### Arbeitsauftrag 1
Beantworte diese Fragen zum Text über den Sonora II:
(a) Wie schwer ist das externe Netzteil?
(b) Bei welcher Frequenz hat das Hochpassfilter seinen -3dB-Durchlaufpunkt?
(c) Um wie viel Dezibel senkt die Vorabschwächung den Pegel?

Gutes Zeichen: Dickes, externes Netzteil

Der Sontronics Sonora II (in Sontronics’ Dokumenten “Sonora 2” geschrieben) ist eine kleine, portable Box, welche mit einem externen Netzteil mit Spannung versorgt wird – das hält böse Einstreuungen aus dem Preamp fern. Bei der Power-Supply handelt es sich mitnichten um ein fummeliges Steckernetzteil oder ein Universalgerät ostasiatischer Produktion, sondern um eine ebenfalls im Land der Queen hergestellte, mit über einem Kilogramm recht gewichtige Box, welche 230 oder 110 Volt transformiert und die 15 Volt für den Amp und die 48 Volt für die Phantomspeisung bis in die vierpolige Buchse mit Schraubverschluss am eigentlichen Preamp bugsiert. Der Schlüssel zu hoher Klangqualität liegt bekanntlich gerade bei Mikrofonvorverstärkern in Dimensionierung und qualitativer Ausführung des Netzteils. Das weiß man bei Sontronics offenbar: Sogar der im Netzteil verbaute Ringkerntransformator stammt ebenfalls nicht von der Stange, sondern ist eine Eigenentwicklung.

Fotostrecke: 4 Bilder In trauter Zweisamkeit: Preamp und Netzteil

HPF, Pad, Phantom und Phase Inversion

Die Frontplatte teilen sich die Bedienelemente der beiden Kanäle. Eine Zeile bilden dabei die oben angeordneten Bedienelemente, die bei Mikrofonvorverstärkern keineswegs fremd sind. Ein 12dB/Oct-Hochpassfilter, welches bei 75 Hz seinen -3dB-Durchlaufpunkt besitzt, macht den Anfang. Bei Bedarf verringert eine Vorabschwächung den Pegel des anliegenden Signals um 20 Dezibel. Eine Neuerung gegenüber dem Vorgänger ist, dass es nun endlich eine Phaseninvertierung gibt – bei beiden Kanälen. Und natürlich darf auch ein Schalter zur Aktivierung der Speisespannung für Kondensatormikrofone nicht fehlen.

### Material zur Aufgabe
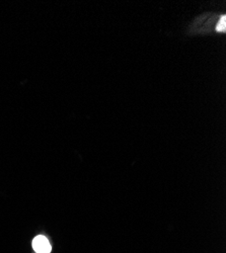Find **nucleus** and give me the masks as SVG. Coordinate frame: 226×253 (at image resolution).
Listing matches in <instances>:
<instances>
[{
	"mask_svg": "<svg viewBox=\"0 0 226 253\" xmlns=\"http://www.w3.org/2000/svg\"><path fill=\"white\" fill-rule=\"evenodd\" d=\"M34 250L37 253H50L51 252V245L48 239L45 236H37L33 241Z\"/></svg>",
	"mask_w": 226,
	"mask_h": 253,
	"instance_id": "obj_1",
	"label": "nucleus"
},
{
	"mask_svg": "<svg viewBox=\"0 0 226 253\" xmlns=\"http://www.w3.org/2000/svg\"><path fill=\"white\" fill-rule=\"evenodd\" d=\"M216 30L218 32H225V30H226V17H225V15H223L221 17V19L219 20Z\"/></svg>",
	"mask_w": 226,
	"mask_h": 253,
	"instance_id": "obj_2",
	"label": "nucleus"
}]
</instances>
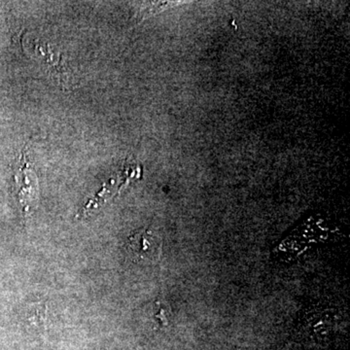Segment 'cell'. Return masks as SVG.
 Returning a JSON list of instances; mask_svg holds the SVG:
<instances>
[{"label": "cell", "mask_w": 350, "mask_h": 350, "mask_svg": "<svg viewBox=\"0 0 350 350\" xmlns=\"http://www.w3.org/2000/svg\"><path fill=\"white\" fill-rule=\"evenodd\" d=\"M15 180L17 184V196L24 213L27 214L38 200V179L36 172L29 165V158L25 151L22 152L15 170Z\"/></svg>", "instance_id": "7a4b0ae2"}, {"label": "cell", "mask_w": 350, "mask_h": 350, "mask_svg": "<svg viewBox=\"0 0 350 350\" xmlns=\"http://www.w3.org/2000/svg\"><path fill=\"white\" fill-rule=\"evenodd\" d=\"M154 319L157 320L159 325L165 327L169 324L170 310L165 304L156 301L153 306Z\"/></svg>", "instance_id": "277c9868"}, {"label": "cell", "mask_w": 350, "mask_h": 350, "mask_svg": "<svg viewBox=\"0 0 350 350\" xmlns=\"http://www.w3.org/2000/svg\"><path fill=\"white\" fill-rule=\"evenodd\" d=\"M48 310L44 304H36L31 306V312L29 313V320L31 325L42 328L46 326L47 321Z\"/></svg>", "instance_id": "3957f363"}, {"label": "cell", "mask_w": 350, "mask_h": 350, "mask_svg": "<svg viewBox=\"0 0 350 350\" xmlns=\"http://www.w3.org/2000/svg\"><path fill=\"white\" fill-rule=\"evenodd\" d=\"M126 251L137 262H157L162 256L163 239L149 228L133 232L126 241Z\"/></svg>", "instance_id": "6da1fadb"}]
</instances>
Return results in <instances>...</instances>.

### Arbeitsauftrag 2
Gib sämtliche Datensätze zur Mikroskopie-Segmentierung Zeile für Zeile unverändert aus und lass die Bilder dabei weg.

### Lösung 1
(a) Über ein Kilogramm.
(b) Bei 75 Hz.
(c) Um 20 Dezibel.

### Lösung 2
Find **nucleus** and give me the masks as SVG. Coordinate frame: 226×253 (at image resolution).
Listing matches in <instances>:
<instances>
[{
	"mask_svg": "<svg viewBox=\"0 0 226 253\" xmlns=\"http://www.w3.org/2000/svg\"><path fill=\"white\" fill-rule=\"evenodd\" d=\"M34 250L37 253H50L51 252V245L48 239L45 236H37L33 241Z\"/></svg>",
	"mask_w": 226,
	"mask_h": 253,
	"instance_id": "obj_1",
	"label": "nucleus"
},
{
	"mask_svg": "<svg viewBox=\"0 0 226 253\" xmlns=\"http://www.w3.org/2000/svg\"><path fill=\"white\" fill-rule=\"evenodd\" d=\"M216 30L218 32H225V30H226V17H225V15H223L221 17V19L219 20Z\"/></svg>",
	"mask_w": 226,
	"mask_h": 253,
	"instance_id": "obj_2",
	"label": "nucleus"
}]
</instances>
Segment 'cell'. Return masks as SVG.
 Returning a JSON list of instances; mask_svg holds the SVG:
<instances>
[{"label": "cell", "mask_w": 350, "mask_h": 350, "mask_svg": "<svg viewBox=\"0 0 350 350\" xmlns=\"http://www.w3.org/2000/svg\"><path fill=\"white\" fill-rule=\"evenodd\" d=\"M15 180L17 184V196L24 213L27 214L38 200V179L36 172L29 165V158L25 151L22 152L15 170Z\"/></svg>", "instance_id": "7a4b0ae2"}, {"label": "cell", "mask_w": 350, "mask_h": 350, "mask_svg": "<svg viewBox=\"0 0 350 350\" xmlns=\"http://www.w3.org/2000/svg\"><path fill=\"white\" fill-rule=\"evenodd\" d=\"M154 319L157 320L159 325L165 327L169 324L170 310L165 304L156 301L153 306Z\"/></svg>", "instance_id": "277c9868"}, {"label": "cell", "mask_w": 350, "mask_h": 350, "mask_svg": "<svg viewBox=\"0 0 350 350\" xmlns=\"http://www.w3.org/2000/svg\"><path fill=\"white\" fill-rule=\"evenodd\" d=\"M48 310L44 304H36L31 306V312L29 313V320L31 325L42 328L46 326L47 321Z\"/></svg>", "instance_id": "3957f363"}, {"label": "cell", "mask_w": 350, "mask_h": 350, "mask_svg": "<svg viewBox=\"0 0 350 350\" xmlns=\"http://www.w3.org/2000/svg\"><path fill=\"white\" fill-rule=\"evenodd\" d=\"M126 251L137 262H157L162 256L163 239L149 228L133 232L126 241Z\"/></svg>", "instance_id": "6da1fadb"}]
</instances>
Return results in <instances>...</instances>.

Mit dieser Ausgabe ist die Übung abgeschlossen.